11. Ex. A. 1, Case sheet of the appellant, in T.M.C. Hospital, Thanjavur, clearly shows as to what amount of pain and suffering that this child/appellant herein would have undergone. This Court ventures to observe that no amount of compensation by means of money can compensate this loss. No one has got any right to deform another muchless a driver of a bus.
12. The appellant had asked for a compensation of Rs. 25,000/-. From the contents of Ex. A. 2 which is now admitted as evidence, it is seen that her leg had been completely deformed. Therefore the compensation that has to be awarded towards this permanent disability must be appreciable. In this regard, learned Counsel for the appellant referred to the decision in Amul Ramchandra Ganghi v. Abhashbhai Kasambhai Diwan . In that case the right leg of a young boy aged 12 had to be amputated from above the ankle. Considering the facts of the case including the young age of the victim and the need to periodically assess the damages at certain key paints, in view of the falling value of money and the rising standard of living, a sum of Rs. 25,000.00 was awarded as damages for non-pecuniary loss. In the instant case also we find that the child has lost the left leg upto left ankle and this form is known as "severe equino varus". The doctor who has issued Ex. A-2 has assessed the disability at 35%. According to the doctor, the foot and ankle is crooked, ugly, non-sensitive and she is able to limp like an horse (equnus). The leg is thickened and swollen (mega leg). The donor area of the back is also non-sensitive. Under the circumstances, this Court awards a compensation of Rs. 21,000/- under this head. So far as the compensation for pain and suffering is concerned, this Court grants the sum asked for, namely Rs 2,000/-. Towards extra nourishment a sum of Rs. 1,000/- has been asked. The said sum of Rs. 1,000/-is fixed as compensation for extra nourishment. Towards clothing a sum of Rs. 50/- has been awarded by this Court A sum of Rs. 350/- has been granted towards transport expenses.
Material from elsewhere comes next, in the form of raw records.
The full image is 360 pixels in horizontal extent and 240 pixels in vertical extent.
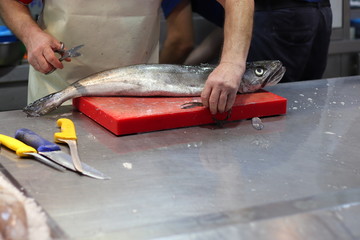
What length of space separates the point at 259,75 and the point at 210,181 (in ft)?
2.43

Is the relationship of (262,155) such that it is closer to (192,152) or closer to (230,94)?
(192,152)

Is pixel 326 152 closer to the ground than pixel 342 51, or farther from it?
farther from it

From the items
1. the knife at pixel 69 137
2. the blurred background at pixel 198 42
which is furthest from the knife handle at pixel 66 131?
the blurred background at pixel 198 42

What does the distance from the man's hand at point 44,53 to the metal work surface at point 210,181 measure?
0.16 m

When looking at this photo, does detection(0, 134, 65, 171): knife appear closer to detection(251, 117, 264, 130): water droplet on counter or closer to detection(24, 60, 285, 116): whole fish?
detection(24, 60, 285, 116): whole fish

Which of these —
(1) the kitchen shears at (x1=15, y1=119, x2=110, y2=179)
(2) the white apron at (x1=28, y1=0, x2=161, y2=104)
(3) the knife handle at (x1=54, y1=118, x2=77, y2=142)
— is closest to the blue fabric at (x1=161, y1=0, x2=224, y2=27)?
(2) the white apron at (x1=28, y1=0, x2=161, y2=104)

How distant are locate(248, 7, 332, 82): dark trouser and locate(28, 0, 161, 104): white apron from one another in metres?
0.80

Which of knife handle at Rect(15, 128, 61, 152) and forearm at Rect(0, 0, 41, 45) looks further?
forearm at Rect(0, 0, 41, 45)

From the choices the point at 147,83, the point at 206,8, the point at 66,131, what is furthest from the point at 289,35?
the point at 66,131

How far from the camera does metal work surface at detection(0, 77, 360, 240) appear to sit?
1.11m

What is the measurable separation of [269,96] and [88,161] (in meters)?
0.72

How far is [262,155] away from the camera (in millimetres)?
1512

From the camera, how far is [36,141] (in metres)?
1.53

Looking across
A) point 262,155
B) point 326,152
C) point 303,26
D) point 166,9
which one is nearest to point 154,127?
point 262,155
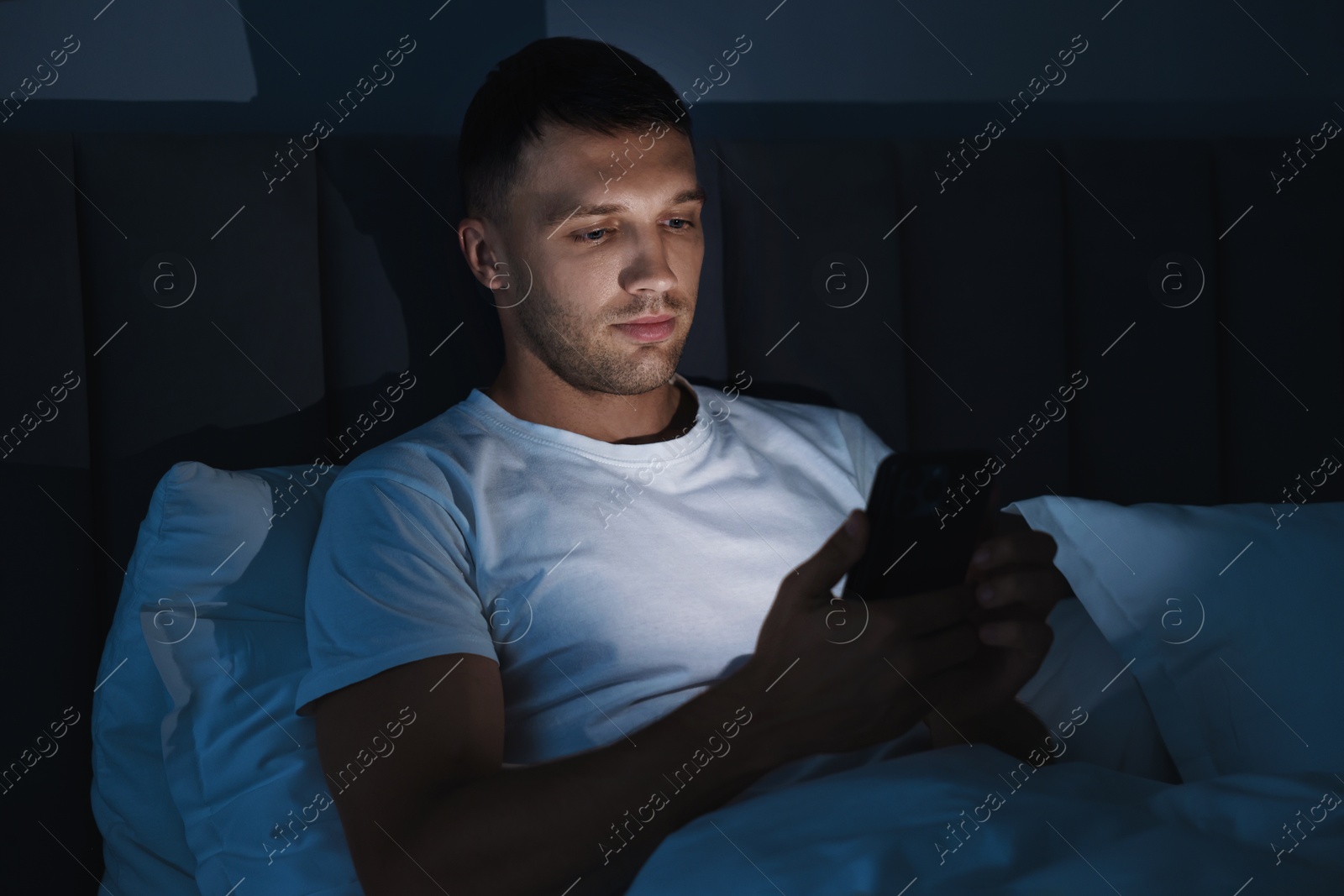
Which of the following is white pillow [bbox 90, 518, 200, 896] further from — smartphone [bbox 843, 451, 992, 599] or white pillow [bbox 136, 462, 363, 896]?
smartphone [bbox 843, 451, 992, 599]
Thus in all this Court awards a sum of Rs. 24,400/-.
13. At this stage, learned Counsel for the appellant submits that this matter may be remanded for fixing the compensation by the Tribunal. This Court does not find any ground to grant this request. As such the oral prayer for remand is hereby rejected.
14. In the result, the appeal is allowed. There will be an award for a sum of Rs. 24,400/- with interest at 6% per annum from the date of the petition till date of deposit. Time for deposit 2 months from this date. The above said sum has to be deposited in any one of the Nationalised Banks on the memo filed by the father of the appellant specifying the bank in which the said sum can be deposited. The interest that will accrue on this sum is permitted to be withdrawn once in three months for the maintenance of the child. The amount has to be deposited in fixed deposit in the name of the appellant for a period of five years. There is no order as to costs.
15. Ex. A2, 26-1-1984 Disabiity Certificate issued to the Appellant (Claimant) by Dr. Chandran.